D'autre part Brigham Young déclara encore : « Notre Père Adam vint dans le jardin d’Éden (...) et amena Ève, une de ses femmes. (...) Il est notre père et notre Dieu » (Journal of Discourses, volume I, page 51).

Image : Brigham Young, second président de l'Église. Il enseigna que Jésus-Christ était le fruit d'une union charnelle entre Adam et Marie.


Selon Joseph Smith, Adam est « l’Ancien des Jours » (Doctrine et Alliances 116) et selon Brigham Young il fut le Père physique de Jésus.

Selon ce dernier en effet Jésus n’a pas été engendré par l’esprit saint, mais dans la chair, Adam ayant eu des relations sexuelles avec Marie (cf. Journal of Discourses, volume I, pages 50-51).
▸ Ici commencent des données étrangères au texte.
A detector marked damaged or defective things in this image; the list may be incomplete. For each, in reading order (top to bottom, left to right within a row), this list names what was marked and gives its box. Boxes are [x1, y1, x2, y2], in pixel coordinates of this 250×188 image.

Il semble que cette doctrine ait été abandonnée car l'Église enseigne aujourd'hui que c'est « le Père céleste » Elohim qui aurait visité Marie pour engendrer Jésus (les missionnaires que j'avais interrogé sur ce point ne m'ont pas répondus franchement et m'ont laissés entendre que ce discours n'était peut-être pas à considérer comme inspiré – pourtant il est bien présent dans le Journal of Discourses lequel renferme les différentes révélations de Dieu aux présidents jusqu'à nos jours).

Pour résumer nous constatons que le mormonisme enseigne ou enseigna premièrement qu'il existe depuis toujours une multitude de dieux, que deuxièmement nous tendons tous à devenir des dieux, que troisièmement le père de Jésus-Christ est Dieu et que quatrièmement le premier homme Adam est lui-même notre père et notre Dieu.

D'une certaine manière le mormonisme pourrait bien être la première église chrétienne moderne polythéiste depuis le gnosticisme.

Le mormonisme n'est d'ailleurs pas sans rapport avec la gnose laquelle, sous des formes diverses, était dualiste et enseignait l'existence d'au moins deux Dieu, l'un mauvais appelé le Démiurge (généralement identifié comme étant le Jéhovah de l'AT), créateur de l'espèce humaine déchue et un bon, caché dans les lieux céleste que les âmes immortelles pouvaient rejoindre après leur passage sur terre. Le Dieu bon est souvent représenté par le serpent du jardin d'Eden, révélateur de la connaissance de soi. En effet le serpent révéla à Adam et Eve qu'en mangeant du fruit défendu « ils deviendraient comme Dieu ». Cela fit des deux premiers humains les initiateurs d'un départ vers les cieux où serait leur vrai place. La ressemblance est assez frappante avec la doctrine mormone à cela près que dans la gnose il faut se débarrasser du corps physique alors que le mormonisme insiste sur la conservation de celui-ci sous une forme glorifiée dans les cieux.

Les mormons nous l'avons dit reconnaissent le Dieu de la Bible, laquelle le présente comme étant le seul est unique Dieu tout-puissant.

La Bible ne passe pas sous silence que les êtres spirituels comme les anges sont également de nature divine. C'est d'ailleurs la raison pour laquelle la version syriaque donne « anges » en Psaume 82:1 là où l'on lit « dieux » dans la Septante et la Vulgate.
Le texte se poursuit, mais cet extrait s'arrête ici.